Conservation Matters

 

No other wildlife conservation organization is dedicated to protecting and restoring and creating early successional forests that provide habitat for ruffed grouse, woodcock and songbirds.

Managing habitat for ruffed grouse is accomplished primarily by judicious logging – and usually clear-cut logging – which is widely unpopular among environmental activists who take a rigid and oftentimes myopic "preservationist" approach to managing natural resources. There is also a growing antipathy towards habitat manipulation as a method of resource management among younger, more liberal environmental scientists and wildlife biologists who advocate a hands-off philosophy towards forest management. Moreover, some organizations are quick to seize on any potentially unpopular aspect of the sport to further their emotional appeal to restrict or eliminate sport hunting using changes in local ordinances, zoning regulations and hunting prohibitions of state and federal land.

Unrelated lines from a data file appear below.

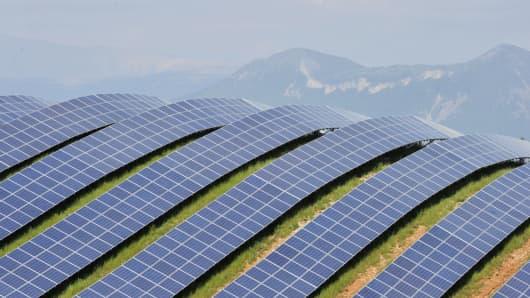 Solar field, France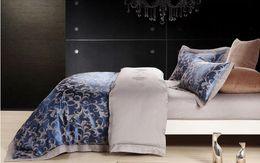 Chinese Jacquard Bedding NZ - Wholesale- 4pcs jacquard mulberry silk cotton bedclothes bedding sets queen king size Quilt duvet cover set bedsheets cotton bedcover
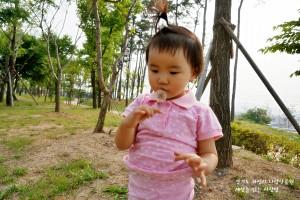 다람산공원19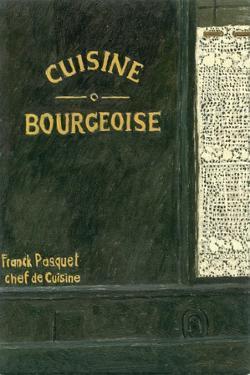Cuisine Bourgeoise, 2006 by Delphine D. Garcia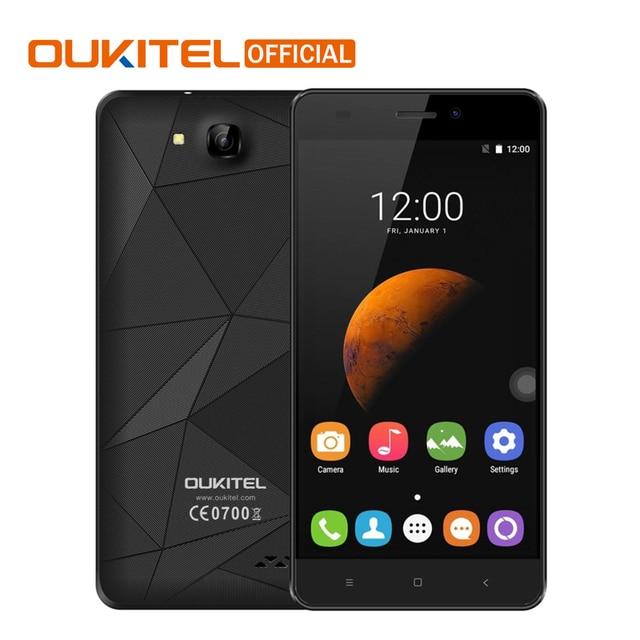 "Oukitel C3 5.0"" HD Screen Cellphone Android 6.0 MTK6580 Quad Core Smartphone 1G RAM 8G ROM Diamond Design 3G WCDMA Mobile Phone"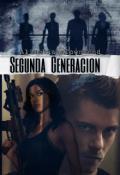 """Portada del libro """"Segunda Generación"""""""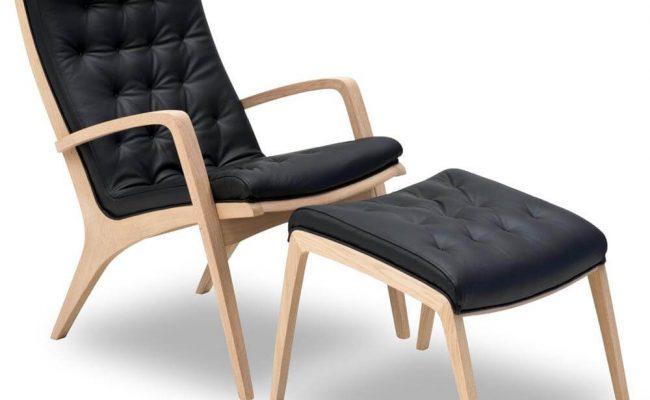 Ara Lænestol med fodskammel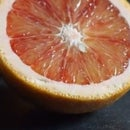 Blood Orange Meringue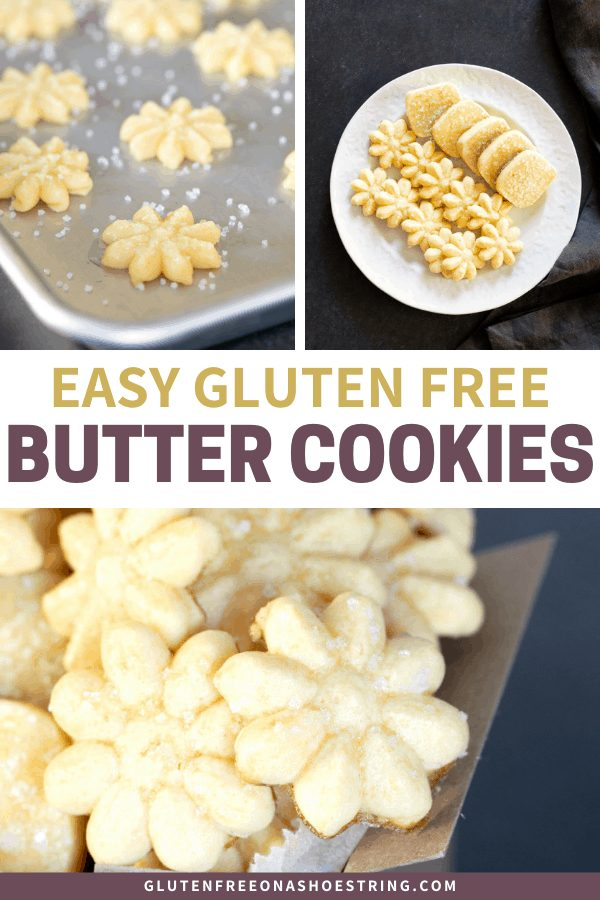 This gluten free butter cookie recipe turns out perfect icebox or spritz (cookie press) cookies every time. They hold their shape and can be as simple or as fancy as you like!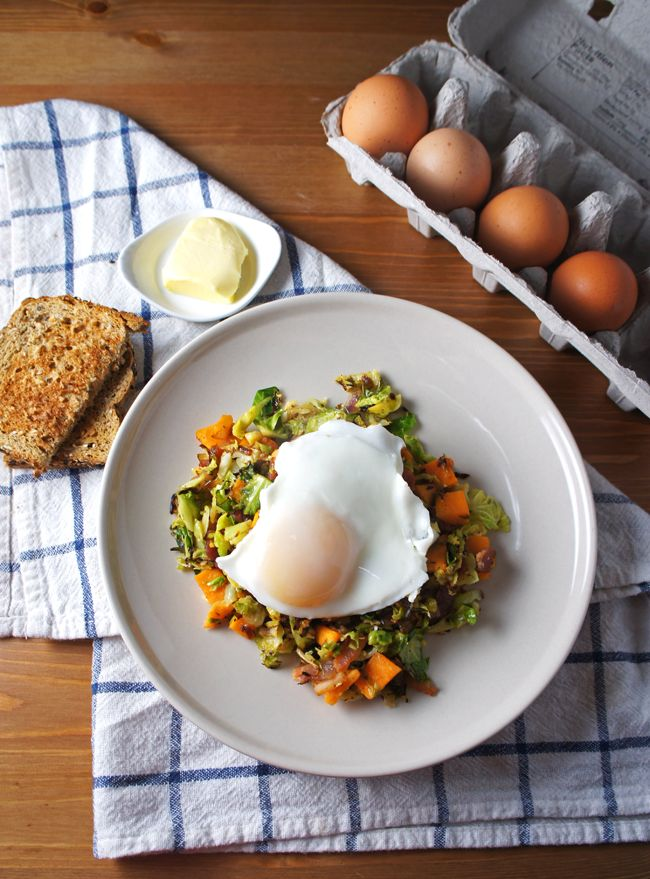 Related to Brussels Sprout Hash With Sweet Potato And Bacon On Closet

Habitat Management is Essential to the Future of Grouse and Woodcock Hunting. Grouse and woodcock habitat must be responsibly and intelligently managed to maintain or grow grouse populations, whether it be by private landowners or government agencies. Left unmanaged, even the best habitat will outgrow its ability to provide grouse with food, cover and protection from predators – and populations will decline.

These factors, combined with a general misunderstanding of the benefits of active forest management can generate negative public opinion about forest products and natural resources industries.

While so-called "old growth" forests are both visually and emotionally appealing, they are no friends to wildlife, whether they be ruffed grouse, woodcock, whitetail deer, golden-winged warblers or the dozens of species of other songbirds and other forest creatures that rely on young forest habitats. But this is an argument that we are sure to lose in the court of general public opinion, and it has the potential to create more problems than it resolves.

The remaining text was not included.